Omair Saleh

Full-Stack Engineer · AI-Native Builder

I take messy problems and
ship working software.

12 years building production systems — donation platforms, fintech, logistics, data pipelines, and AI agents. Solo builds, charity budgets, real users.

12 years · 29+ production apps · Payments · Logistics · Nonprofit · AI · Shipped solo

Each built solo. The real story is the mess I walked into and the decisions that got it shipped.

01

CharityRight — Donation Infrastructure Rebuild

Next.js 15 · Bun · Stripe · PostgreSQL · SQLite · Prisma · Docker · Live ↗

UK charity, ~£3.3M/year. When I joined, the technology was in fragments. Every donate button routed through an agency's hosted checkout the charity didn't own. Donations were scattered across three platforms with different payout cycles (2 days vs weekly vs two months). CRM integration was broken. Gift Aid reconciliation was manual. Mobile donation flow took over 30 seconds.

Over 18 months as the sole developer, I replaced every external dependency — 14 repositories. New checkout with Stripe PaymentIntents + SetupIntents, Apple/Google Pay, progressive disclosure, Zod validation. P2P fundraising engine with team pages, leaderboards, and URL attribution across 15 Prisma models. Config-driven campaign pages with a 30-field interface so the fundraising team could launch Ramadan appeals without a developer.

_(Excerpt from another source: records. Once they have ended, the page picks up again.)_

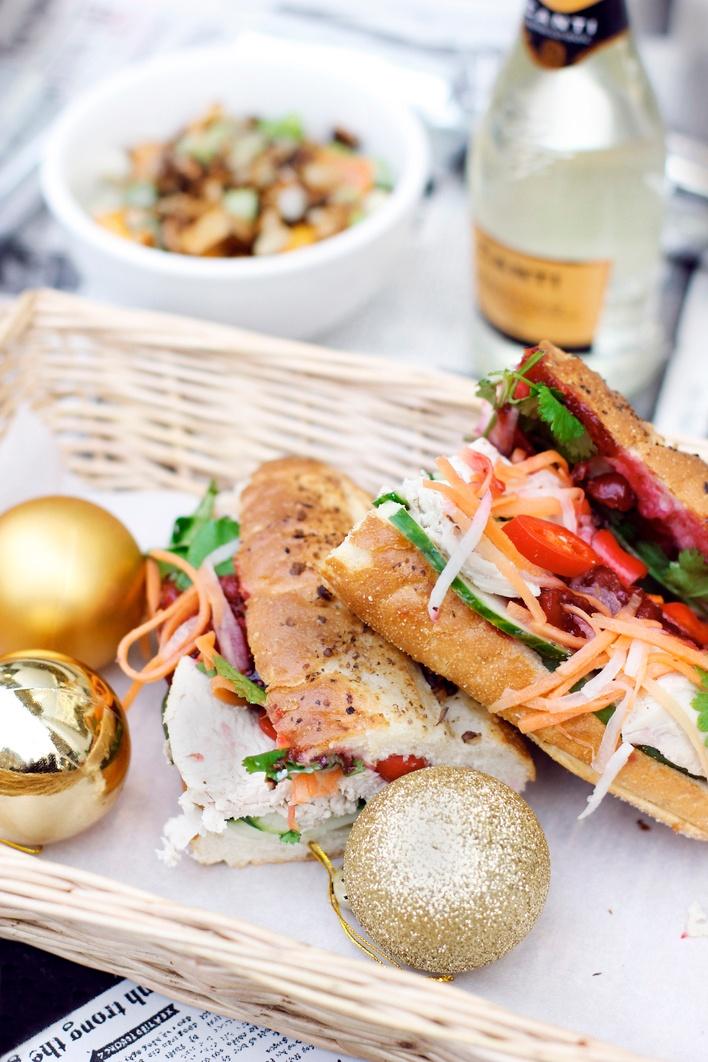 vietnamese_thanksgiving_baguettes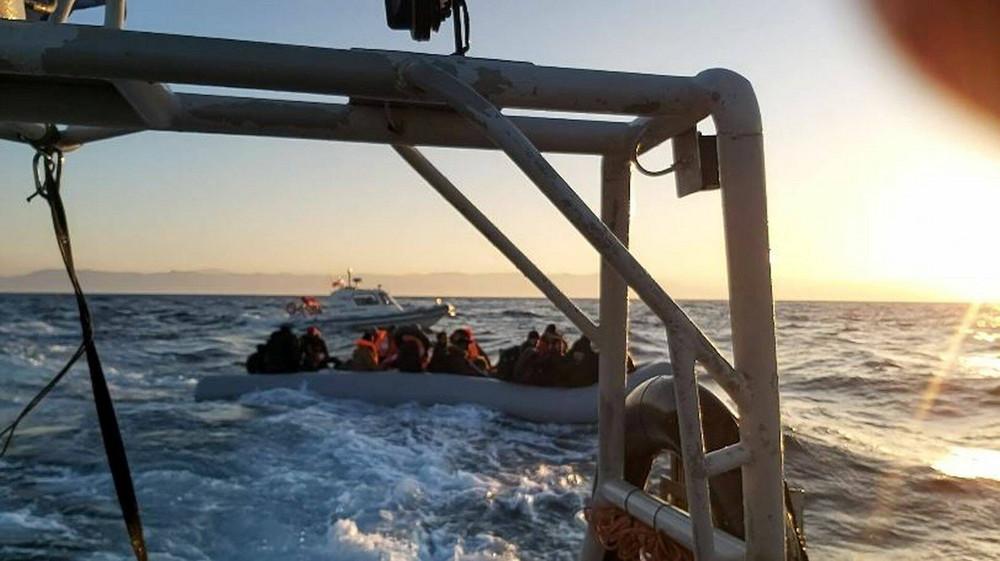 Υπό τη συνοδεία τουρκικών ακταιωρών οι λέμβοι με μετανάστες στο Αιγαίο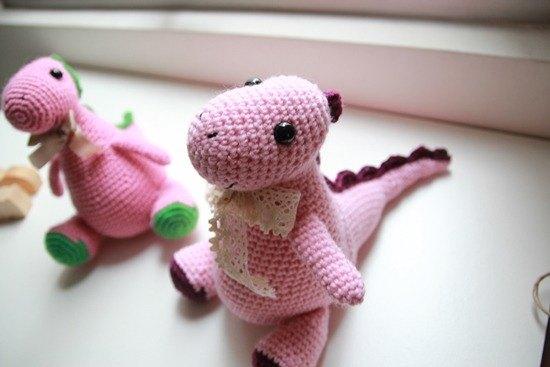 粉紅胖胖龍. 毛線恐龍 - 設計館 布。棉花 - 玩偶.公仔 | Pinkoi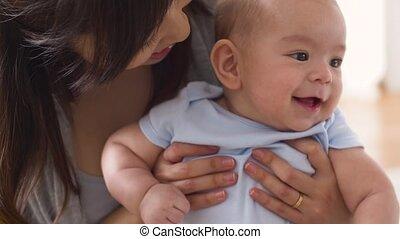 weinig moeder, jonge, kussende , baby, thuis, vrolijke
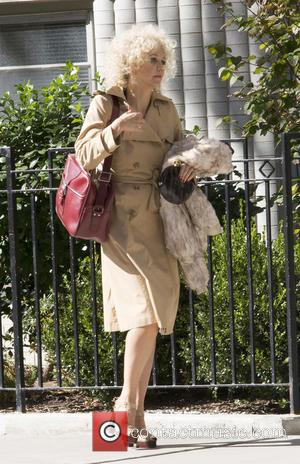 Maggie Gyllenhaal - On Location with The Deuce at NYC - New York, New York, United States - Monday 26th...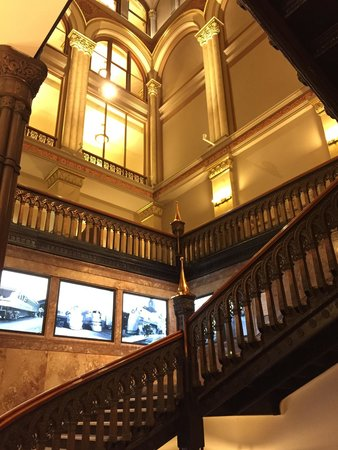 Hilton Garden Inn Milwaukee Downtown: Grand stairways make you feel classy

Then the data layer. Three sync pipelines: Enthuse via Playwright with a four-layer auth chain (SSO → magic-link email → Gmail OAuth → TOTP), LaunchGood via Playwright CSV export, and a MySQL→PostgreSQL warehouse with five data streams landing in raw tables then transforming into a canonical model. That model feeds N3O CRM queue payloads and a donor messaging system on n8n + Chatwoot + WAHA. Terminated the agency retainer (£1,200/month saved). Migrated hosting.

The decision that mattered

Nobody told me to handle Zakat compliance. I just knew that if a Muslim donor selects Zakat, the system needs to give them a clear choice about admin fees — because Zakat is a religious obligation with specific rules about how the money is used, and that choice needs to be explicit, not buried. I built it as a per-donation and per-plan toggle so the donor controls what happens, not the system. Nobody told me to move Gift Aid capture to post-payment either. But asking a donor for their home address before they've committed to giving kills conversion. I moved it. HMRC still gets what they need. The charity gets more donations. These aren't in any spec. They're the kind of decisions you only make if you understand the domain, not just the technology.


02

AI Outreach Engine

Python · OpenAI · PostgreSQL · Apify · In Production

The charity needed to reach partner organisations across the UK — 100K+ registered charities in the Charity Commission dataset. The fundraising team was manually searching, manually qualifying, manually writing emails. No tooling, no scale.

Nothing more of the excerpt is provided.